Published Feb 16, 2009
NurseLoveJoy88, ASN, RN
3,959 Posts
hello
today was my second day at clinical for my second semester and i must admit it was one of the emotional challenging clinicals i've had yet. to make a long story short: i started my day doing vs on my post-partum mom and i totally bomed that ! i've done bp using the machine and manually a thousand times but some how some way i had to screw that up. the nurse and i got like a 20 hgmm difference. okay so i get yelled out about that. next its time for my assessment, and i forgot to put gloves in my pocket for when i get to the lady parts. so i know i was unprepared and no that this is not exceptable, but since my instructor was closer to the gloves i kindly asked her if she could hand me a pair she says: no, get it yourself ! so i had to walk shamelesly (spelling) around to the other side of the room to grab those. so at that point i'm so stressed out and i basically have tears swelled up in my eyes, it took all i had to get through the assessment with out crying in front of the pt. or the instructor. so right when i thought i was off the hook because the instructor is leaving the room, she states to the pt: " and let me know if she's not taking good care of you" and she was has serious as a heart attack.
at that point i kindly excused myself from the room after the instructor left and went in the br to cry my eyes out. i was so discouraged that i comtemplated walking out of clinical. i had so much personal stuff going on that the stress from this instructor on top of that nearly broke me. so after crying and praying to god to pull me through i was able to return to the pt. and give her the best competent care a nursing student can give. later the instructor came to me and says : you are doing so well... you are a good learner, very prepared, knowlegdable, and ask good questions. i quickly glanced behind me because i could of sworn that she was talking to someone else. after i realized she was indeed talking to me i was able to walk away with self confidence and pride. after lunch i finished all my tasks and was glad clinical were coming to an end. i actually did my happy dance right before postconference.
so this is to say that although some instructors are drill sargeants and make you feel like the stupidest person on earth don't give up and continue to do your best.
when we become competent nurses its due to those drill sargeants that wouldn't expect less than the best, not the instructor that lets us get away with everything. yes my instructor hurt me today, however i also learned alot as well.
when i become a post-partum nurse i'll know never to walk in the room to complete an assessment with out having gloves close by.

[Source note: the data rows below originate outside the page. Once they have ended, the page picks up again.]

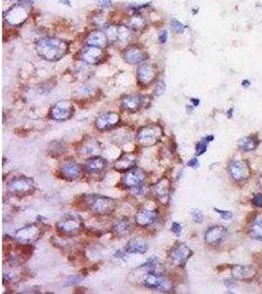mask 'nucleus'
<instances>
[{
  "label": "nucleus",
  "instance_id": "nucleus-35",
  "mask_svg": "<svg viewBox=\"0 0 262 294\" xmlns=\"http://www.w3.org/2000/svg\"><path fill=\"white\" fill-rule=\"evenodd\" d=\"M171 27H172L173 31H175L177 34H183L186 30V27L181 22H179L178 20L176 19L172 20Z\"/></svg>",
  "mask_w": 262,
  "mask_h": 294
},
{
  "label": "nucleus",
  "instance_id": "nucleus-6",
  "mask_svg": "<svg viewBox=\"0 0 262 294\" xmlns=\"http://www.w3.org/2000/svg\"><path fill=\"white\" fill-rule=\"evenodd\" d=\"M143 284L150 289L168 291L171 285L165 276L158 270H150L143 277Z\"/></svg>",
  "mask_w": 262,
  "mask_h": 294
},
{
  "label": "nucleus",
  "instance_id": "nucleus-29",
  "mask_svg": "<svg viewBox=\"0 0 262 294\" xmlns=\"http://www.w3.org/2000/svg\"><path fill=\"white\" fill-rule=\"evenodd\" d=\"M157 218V213L151 210H141L135 216V222L141 227H148L154 223Z\"/></svg>",
  "mask_w": 262,
  "mask_h": 294
},
{
  "label": "nucleus",
  "instance_id": "nucleus-30",
  "mask_svg": "<svg viewBox=\"0 0 262 294\" xmlns=\"http://www.w3.org/2000/svg\"><path fill=\"white\" fill-rule=\"evenodd\" d=\"M259 143H260V140L257 136L252 135V136H247L240 139V141L238 142V146L241 150L248 152V151L254 150L259 145Z\"/></svg>",
  "mask_w": 262,
  "mask_h": 294
},
{
  "label": "nucleus",
  "instance_id": "nucleus-12",
  "mask_svg": "<svg viewBox=\"0 0 262 294\" xmlns=\"http://www.w3.org/2000/svg\"><path fill=\"white\" fill-rule=\"evenodd\" d=\"M41 235V229L38 225H28L15 233V239L22 244H31L37 241Z\"/></svg>",
  "mask_w": 262,
  "mask_h": 294
},
{
  "label": "nucleus",
  "instance_id": "nucleus-10",
  "mask_svg": "<svg viewBox=\"0 0 262 294\" xmlns=\"http://www.w3.org/2000/svg\"><path fill=\"white\" fill-rule=\"evenodd\" d=\"M157 67L150 63H143L137 70V79L142 86H149L153 83L157 78Z\"/></svg>",
  "mask_w": 262,
  "mask_h": 294
},
{
  "label": "nucleus",
  "instance_id": "nucleus-41",
  "mask_svg": "<svg viewBox=\"0 0 262 294\" xmlns=\"http://www.w3.org/2000/svg\"><path fill=\"white\" fill-rule=\"evenodd\" d=\"M252 204L256 207H262V193H258L253 196Z\"/></svg>",
  "mask_w": 262,
  "mask_h": 294
},
{
  "label": "nucleus",
  "instance_id": "nucleus-8",
  "mask_svg": "<svg viewBox=\"0 0 262 294\" xmlns=\"http://www.w3.org/2000/svg\"><path fill=\"white\" fill-rule=\"evenodd\" d=\"M106 52L102 47L88 45L79 52V58L88 65H98L104 61Z\"/></svg>",
  "mask_w": 262,
  "mask_h": 294
},
{
  "label": "nucleus",
  "instance_id": "nucleus-18",
  "mask_svg": "<svg viewBox=\"0 0 262 294\" xmlns=\"http://www.w3.org/2000/svg\"><path fill=\"white\" fill-rule=\"evenodd\" d=\"M170 190L171 182L168 178L160 179L151 187L152 194L161 204H166L168 202Z\"/></svg>",
  "mask_w": 262,
  "mask_h": 294
},
{
  "label": "nucleus",
  "instance_id": "nucleus-19",
  "mask_svg": "<svg viewBox=\"0 0 262 294\" xmlns=\"http://www.w3.org/2000/svg\"><path fill=\"white\" fill-rule=\"evenodd\" d=\"M120 122V116L117 113L108 112L100 115L95 121V127L97 130L104 132L115 128Z\"/></svg>",
  "mask_w": 262,
  "mask_h": 294
},
{
  "label": "nucleus",
  "instance_id": "nucleus-32",
  "mask_svg": "<svg viewBox=\"0 0 262 294\" xmlns=\"http://www.w3.org/2000/svg\"><path fill=\"white\" fill-rule=\"evenodd\" d=\"M128 26L131 28L133 31L142 32L147 27V21L141 14H134L130 17L128 21Z\"/></svg>",
  "mask_w": 262,
  "mask_h": 294
},
{
  "label": "nucleus",
  "instance_id": "nucleus-5",
  "mask_svg": "<svg viewBox=\"0 0 262 294\" xmlns=\"http://www.w3.org/2000/svg\"><path fill=\"white\" fill-rule=\"evenodd\" d=\"M35 189L34 181L27 176H18L7 183V190L13 195L25 196L31 194Z\"/></svg>",
  "mask_w": 262,
  "mask_h": 294
},
{
  "label": "nucleus",
  "instance_id": "nucleus-9",
  "mask_svg": "<svg viewBox=\"0 0 262 294\" xmlns=\"http://www.w3.org/2000/svg\"><path fill=\"white\" fill-rule=\"evenodd\" d=\"M122 57L124 61L130 65L143 64L149 59V53L142 47L137 44H132L127 46L122 51Z\"/></svg>",
  "mask_w": 262,
  "mask_h": 294
},
{
  "label": "nucleus",
  "instance_id": "nucleus-48",
  "mask_svg": "<svg viewBox=\"0 0 262 294\" xmlns=\"http://www.w3.org/2000/svg\"><path fill=\"white\" fill-rule=\"evenodd\" d=\"M232 113H233V109H230V111L228 112V116H229V118L232 117Z\"/></svg>",
  "mask_w": 262,
  "mask_h": 294
},
{
  "label": "nucleus",
  "instance_id": "nucleus-3",
  "mask_svg": "<svg viewBox=\"0 0 262 294\" xmlns=\"http://www.w3.org/2000/svg\"><path fill=\"white\" fill-rule=\"evenodd\" d=\"M30 16V7L28 3H18L8 9L4 13V21L12 26V27H18L23 25Z\"/></svg>",
  "mask_w": 262,
  "mask_h": 294
},
{
  "label": "nucleus",
  "instance_id": "nucleus-39",
  "mask_svg": "<svg viewBox=\"0 0 262 294\" xmlns=\"http://www.w3.org/2000/svg\"><path fill=\"white\" fill-rule=\"evenodd\" d=\"M165 91V83L163 81H160L159 83H157L156 87H155V95H161L163 94V92Z\"/></svg>",
  "mask_w": 262,
  "mask_h": 294
},
{
  "label": "nucleus",
  "instance_id": "nucleus-36",
  "mask_svg": "<svg viewBox=\"0 0 262 294\" xmlns=\"http://www.w3.org/2000/svg\"><path fill=\"white\" fill-rule=\"evenodd\" d=\"M83 279V277L80 274H74L68 277V279L65 282V286H71V285H75L78 282H80Z\"/></svg>",
  "mask_w": 262,
  "mask_h": 294
},
{
  "label": "nucleus",
  "instance_id": "nucleus-2",
  "mask_svg": "<svg viewBox=\"0 0 262 294\" xmlns=\"http://www.w3.org/2000/svg\"><path fill=\"white\" fill-rule=\"evenodd\" d=\"M163 136V130L156 125L143 127L139 130L137 140L143 147H150L160 142Z\"/></svg>",
  "mask_w": 262,
  "mask_h": 294
},
{
  "label": "nucleus",
  "instance_id": "nucleus-40",
  "mask_svg": "<svg viewBox=\"0 0 262 294\" xmlns=\"http://www.w3.org/2000/svg\"><path fill=\"white\" fill-rule=\"evenodd\" d=\"M95 3L98 7L104 9V8H108L112 4V1L111 0H95Z\"/></svg>",
  "mask_w": 262,
  "mask_h": 294
},
{
  "label": "nucleus",
  "instance_id": "nucleus-15",
  "mask_svg": "<svg viewBox=\"0 0 262 294\" xmlns=\"http://www.w3.org/2000/svg\"><path fill=\"white\" fill-rule=\"evenodd\" d=\"M250 167L245 161L236 160L229 165V174L236 181H243L250 176Z\"/></svg>",
  "mask_w": 262,
  "mask_h": 294
},
{
  "label": "nucleus",
  "instance_id": "nucleus-26",
  "mask_svg": "<svg viewBox=\"0 0 262 294\" xmlns=\"http://www.w3.org/2000/svg\"><path fill=\"white\" fill-rule=\"evenodd\" d=\"M107 167V161L102 157L96 156L89 158L85 164V169L91 174L102 172Z\"/></svg>",
  "mask_w": 262,
  "mask_h": 294
},
{
  "label": "nucleus",
  "instance_id": "nucleus-47",
  "mask_svg": "<svg viewBox=\"0 0 262 294\" xmlns=\"http://www.w3.org/2000/svg\"><path fill=\"white\" fill-rule=\"evenodd\" d=\"M191 101H193L192 103H193V105H195V106H198V105L200 104V100H199V99H191Z\"/></svg>",
  "mask_w": 262,
  "mask_h": 294
},
{
  "label": "nucleus",
  "instance_id": "nucleus-24",
  "mask_svg": "<svg viewBox=\"0 0 262 294\" xmlns=\"http://www.w3.org/2000/svg\"><path fill=\"white\" fill-rule=\"evenodd\" d=\"M133 230H134V223L129 218L118 219L113 225L114 233L119 236L131 235Z\"/></svg>",
  "mask_w": 262,
  "mask_h": 294
},
{
  "label": "nucleus",
  "instance_id": "nucleus-22",
  "mask_svg": "<svg viewBox=\"0 0 262 294\" xmlns=\"http://www.w3.org/2000/svg\"><path fill=\"white\" fill-rule=\"evenodd\" d=\"M145 177L146 176H145V173L143 171L137 170V169H132L130 171L126 172L125 176L123 177V182L127 187L133 188V187H136V186L143 184Z\"/></svg>",
  "mask_w": 262,
  "mask_h": 294
},
{
  "label": "nucleus",
  "instance_id": "nucleus-21",
  "mask_svg": "<svg viewBox=\"0 0 262 294\" xmlns=\"http://www.w3.org/2000/svg\"><path fill=\"white\" fill-rule=\"evenodd\" d=\"M137 157L132 153H125L114 163V169L121 173H126L135 168Z\"/></svg>",
  "mask_w": 262,
  "mask_h": 294
},
{
  "label": "nucleus",
  "instance_id": "nucleus-43",
  "mask_svg": "<svg viewBox=\"0 0 262 294\" xmlns=\"http://www.w3.org/2000/svg\"><path fill=\"white\" fill-rule=\"evenodd\" d=\"M172 232L174 233V234H176V235H180L181 234V232H182V227H181V225L180 224H178V223H173L172 224Z\"/></svg>",
  "mask_w": 262,
  "mask_h": 294
},
{
  "label": "nucleus",
  "instance_id": "nucleus-20",
  "mask_svg": "<svg viewBox=\"0 0 262 294\" xmlns=\"http://www.w3.org/2000/svg\"><path fill=\"white\" fill-rule=\"evenodd\" d=\"M82 169L80 164H78L74 160H69L65 162L61 168L60 173L62 176L68 180H76L81 175Z\"/></svg>",
  "mask_w": 262,
  "mask_h": 294
},
{
  "label": "nucleus",
  "instance_id": "nucleus-4",
  "mask_svg": "<svg viewBox=\"0 0 262 294\" xmlns=\"http://www.w3.org/2000/svg\"><path fill=\"white\" fill-rule=\"evenodd\" d=\"M83 227L82 218L75 214H67L57 222L58 231L64 235H77L83 230Z\"/></svg>",
  "mask_w": 262,
  "mask_h": 294
},
{
  "label": "nucleus",
  "instance_id": "nucleus-37",
  "mask_svg": "<svg viewBox=\"0 0 262 294\" xmlns=\"http://www.w3.org/2000/svg\"><path fill=\"white\" fill-rule=\"evenodd\" d=\"M190 214H191L193 222H195V223H202L204 221L205 216H204L203 212L201 210H199V209H192L191 212H190Z\"/></svg>",
  "mask_w": 262,
  "mask_h": 294
},
{
  "label": "nucleus",
  "instance_id": "nucleus-25",
  "mask_svg": "<svg viewBox=\"0 0 262 294\" xmlns=\"http://www.w3.org/2000/svg\"><path fill=\"white\" fill-rule=\"evenodd\" d=\"M147 242L140 237L132 238L125 246V251L129 254H145L148 251Z\"/></svg>",
  "mask_w": 262,
  "mask_h": 294
},
{
  "label": "nucleus",
  "instance_id": "nucleus-7",
  "mask_svg": "<svg viewBox=\"0 0 262 294\" xmlns=\"http://www.w3.org/2000/svg\"><path fill=\"white\" fill-rule=\"evenodd\" d=\"M90 207L92 211L98 215H108L115 210L116 201L106 196L93 195L90 197Z\"/></svg>",
  "mask_w": 262,
  "mask_h": 294
},
{
  "label": "nucleus",
  "instance_id": "nucleus-34",
  "mask_svg": "<svg viewBox=\"0 0 262 294\" xmlns=\"http://www.w3.org/2000/svg\"><path fill=\"white\" fill-rule=\"evenodd\" d=\"M50 154L52 156L58 157L66 152V146L64 142H58L54 141L50 144Z\"/></svg>",
  "mask_w": 262,
  "mask_h": 294
},
{
  "label": "nucleus",
  "instance_id": "nucleus-38",
  "mask_svg": "<svg viewBox=\"0 0 262 294\" xmlns=\"http://www.w3.org/2000/svg\"><path fill=\"white\" fill-rule=\"evenodd\" d=\"M214 210L219 214V216L225 220V221H228V220H231L232 218H233V214H232V212H230V211H225V210H219V209H217V208H214Z\"/></svg>",
  "mask_w": 262,
  "mask_h": 294
},
{
  "label": "nucleus",
  "instance_id": "nucleus-11",
  "mask_svg": "<svg viewBox=\"0 0 262 294\" xmlns=\"http://www.w3.org/2000/svg\"><path fill=\"white\" fill-rule=\"evenodd\" d=\"M75 108L70 101L61 100L58 101L56 104L50 110V117L55 121H67L74 115Z\"/></svg>",
  "mask_w": 262,
  "mask_h": 294
},
{
  "label": "nucleus",
  "instance_id": "nucleus-44",
  "mask_svg": "<svg viewBox=\"0 0 262 294\" xmlns=\"http://www.w3.org/2000/svg\"><path fill=\"white\" fill-rule=\"evenodd\" d=\"M187 165H188L189 167L193 168V169H196V168H199V166H200V162H199V160H198L196 158H192L191 160L188 161Z\"/></svg>",
  "mask_w": 262,
  "mask_h": 294
},
{
  "label": "nucleus",
  "instance_id": "nucleus-14",
  "mask_svg": "<svg viewBox=\"0 0 262 294\" xmlns=\"http://www.w3.org/2000/svg\"><path fill=\"white\" fill-rule=\"evenodd\" d=\"M191 255L192 251L190 248H188V246L185 243H179L170 251L169 258L174 265L184 268Z\"/></svg>",
  "mask_w": 262,
  "mask_h": 294
},
{
  "label": "nucleus",
  "instance_id": "nucleus-27",
  "mask_svg": "<svg viewBox=\"0 0 262 294\" xmlns=\"http://www.w3.org/2000/svg\"><path fill=\"white\" fill-rule=\"evenodd\" d=\"M86 42L88 45H94L98 47H106L110 42L106 34L101 31H94L89 34L87 37Z\"/></svg>",
  "mask_w": 262,
  "mask_h": 294
},
{
  "label": "nucleus",
  "instance_id": "nucleus-31",
  "mask_svg": "<svg viewBox=\"0 0 262 294\" xmlns=\"http://www.w3.org/2000/svg\"><path fill=\"white\" fill-rule=\"evenodd\" d=\"M249 234L252 238L256 240H262V213L255 216L250 225Z\"/></svg>",
  "mask_w": 262,
  "mask_h": 294
},
{
  "label": "nucleus",
  "instance_id": "nucleus-1",
  "mask_svg": "<svg viewBox=\"0 0 262 294\" xmlns=\"http://www.w3.org/2000/svg\"><path fill=\"white\" fill-rule=\"evenodd\" d=\"M36 50L40 58L48 62H56L69 52V43L63 39L45 37L38 40Z\"/></svg>",
  "mask_w": 262,
  "mask_h": 294
},
{
  "label": "nucleus",
  "instance_id": "nucleus-28",
  "mask_svg": "<svg viewBox=\"0 0 262 294\" xmlns=\"http://www.w3.org/2000/svg\"><path fill=\"white\" fill-rule=\"evenodd\" d=\"M256 274L255 270L249 266L238 265L232 268V274L236 279L240 280H249Z\"/></svg>",
  "mask_w": 262,
  "mask_h": 294
},
{
  "label": "nucleus",
  "instance_id": "nucleus-16",
  "mask_svg": "<svg viewBox=\"0 0 262 294\" xmlns=\"http://www.w3.org/2000/svg\"><path fill=\"white\" fill-rule=\"evenodd\" d=\"M229 235L228 230L222 226H215L209 228L206 232L205 239L206 243L212 246H217L223 243Z\"/></svg>",
  "mask_w": 262,
  "mask_h": 294
},
{
  "label": "nucleus",
  "instance_id": "nucleus-13",
  "mask_svg": "<svg viewBox=\"0 0 262 294\" xmlns=\"http://www.w3.org/2000/svg\"><path fill=\"white\" fill-rule=\"evenodd\" d=\"M105 34L109 39V42H127L129 41L133 35V30L129 26L118 25V26H109Z\"/></svg>",
  "mask_w": 262,
  "mask_h": 294
},
{
  "label": "nucleus",
  "instance_id": "nucleus-23",
  "mask_svg": "<svg viewBox=\"0 0 262 294\" xmlns=\"http://www.w3.org/2000/svg\"><path fill=\"white\" fill-rule=\"evenodd\" d=\"M147 96H141V95H128L123 98L121 101L123 109H125L128 112H137L139 111L144 103L146 102L145 99Z\"/></svg>",
  "mask_w": 262,
  "mask_h": 294
},
{
  "label": "nucleus",
  "instance_id": "nucleus-17",
  "mask_svg": "<svg viewBox=\"0 0 262 294\" xmlns=\"http://www.w3.org/2000/svg\"><path fill=\"white\" fill-rule=\"evenodd\" d=\"M101 152V146L98 141L92 137H88L87 140L83 141L79 146L78 153L85 158L98 156Z\"/></svg>",
  "mask_w": 262,
  "mask_h": 294
},
{
  "label": "nucleus",
  "instance_id": "nucleus-46",
  "mask_svg": "<svg viewBox=\"0 0 262 294\" xmlns=\"http://www.w3.org/2000/svg\"><path fill=\"white\" fill-rule=\"evenodd\" d=\"M242 84H243V87H248V86H250V81L248 79H243Z\"/></svg>",
  "mask_w": 262,
  "mask_h": 294
},
{
  "label": "nucleus",
  "instance_id": "nucleus-42",
  "mask_svg": "<svg viewBox=\"0 0 262 294\" xmlns=\"http://www.w3.org/2000/svg\"><path fill=\"white\" fill-rule=\"evenodd\" d=\"M168 39V33L166 30H162L159 35H158V39L160 43H165Z\"/></svg>",
  "mask_w": 262,
  "mask_h": 294
},
{
  "label": "nucleus",
  "instance_id": "nucleus-50",
  "mask_svg": "<svg viewBox=\"0 0 262 294\" xmlns=\"http://www.w3.org/2000/svg\"><path fill=\"white\" fill-rule=\"evenodd\" d=\"M261 265H262V260H261Z\"/></svg>",
  "mask_w": 262,
  "mask_h": 294
},
{
  "label": "nucleus",
  "instance_id": "nucleus-45",
  "mask_svg": "<svg viewBox=\"0 0 262 294\" xmlns=\"http://www.w3.org/2000/svg\"><path fill=\"white\" fill-rule=\"evenodd\" d=\"M114 255H115V257H117L119 259H122L124 261L126 260V253L124 251H122V250H117Z\"/></svg>",
  "mask_w": 262,
  "mask_h": 294
},
{
  "label": "nucleus",
  "instance_id": "nucleus-33",
  "mask_svg": "<svg viewBox=\"0 0 262 294\" xmlns=\"http://www.w3.org/2000/svg\"><path fill=\"white\" fill-rule=\"evenodd\" d=\"M213 139H214V137H213V136H207L206 138H204L203 140H201V141L196 144V147H195V155H196V156H201V155H203L204 153H206V150H207L208 143L211 142Z\"/></svg>",
  "mask_w": 262,
  "mask_h": 294
},
{
  "label": "nucleus",
  "instance_id": "nucleus-49",
  "mask_svg": "<svg viewBox=\"0 0 262 294\" xmlns=\"http://www.w3.org/2000/svg\"><path fill=\"white\" fill-rule=\"evenodd\" d=\"M258 182H259V185L262 187V176L259 177V180H258Z\"/></svg>",
  "mask_w": 262,
  "mask_h": 294
}]
</instances>
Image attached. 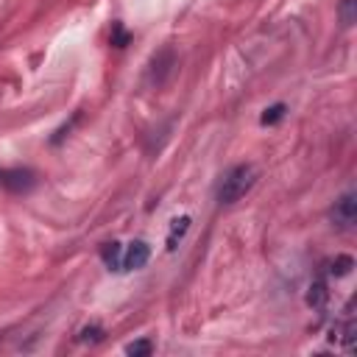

thanks for reading and have a blessed day.
mybrowneyedgirl, BSN, RN
410 Posts
I'm sorry your day was rough. I totally agree with you though. My clinical instructor was very drill sergeant for my 1st clinical. She made me cry too, but I learned so so much. I would have her again in a heartbreat if I could.
This time I have a laid back teacher and she has not taught me a nearly as much. But I do still have the high standards that my 1st instructor instilled in me.
anewday
101 Posts
Wow... was that really necessary for her to tell the patient to tell her if you aren't taking good care of them? Some of these stories I read are really sickening. I think that was so unprofessional of her. Yes nursing is very difficult but we are also students and are not supposed to know everything. If we knew it all, there would be no need for us to be there. I don't think clinical instructors should be reducing anyone to tears. I can't even wrap my mind around this because I have had some very thorough, yet compassionate and professional clinical instructors. I can't even imagine them treating us in such a way.
hTx87
69 Posts
this past week has also been rough on me. my clinical teacher was rough on me the whole day one clinical..and i broke down after clinical and all night. and her voice was stuck in my head till the next day with the things she had told me. but im not going to let her phase me. i want this and i can do it. she made me feel really stupid, like i was going to fail. shes also one of the instructors that most people dont like..you can do it. we're going to make it. just keep your head up! i tell myself..."god does not put us through things we cant handle"
MySimplePlan
547 Posts
Your instructor is a sadist.
Humiliation has no place in nursing. Period.
redraven_y2k
15 Posts
I left school a couple of weeks ago for that reason and many more. That goes to show you that "Nurses do eat their young".
RN-LOGIC
66 Posts
My advice to you, keep going forward no matter how many obstacles are on your way. There is light at the end of the tunnel.......
cindyloulou
23 Posts
I feel for you. I am in my last clinical rotation before graduating, and I still get that heap of anxiety before each clinical morning. I have had various personalities for clinical and I have to say I have learned the most from the "tough" ones. It's hard when you feel like you're being hammered all day, but it does not last forever.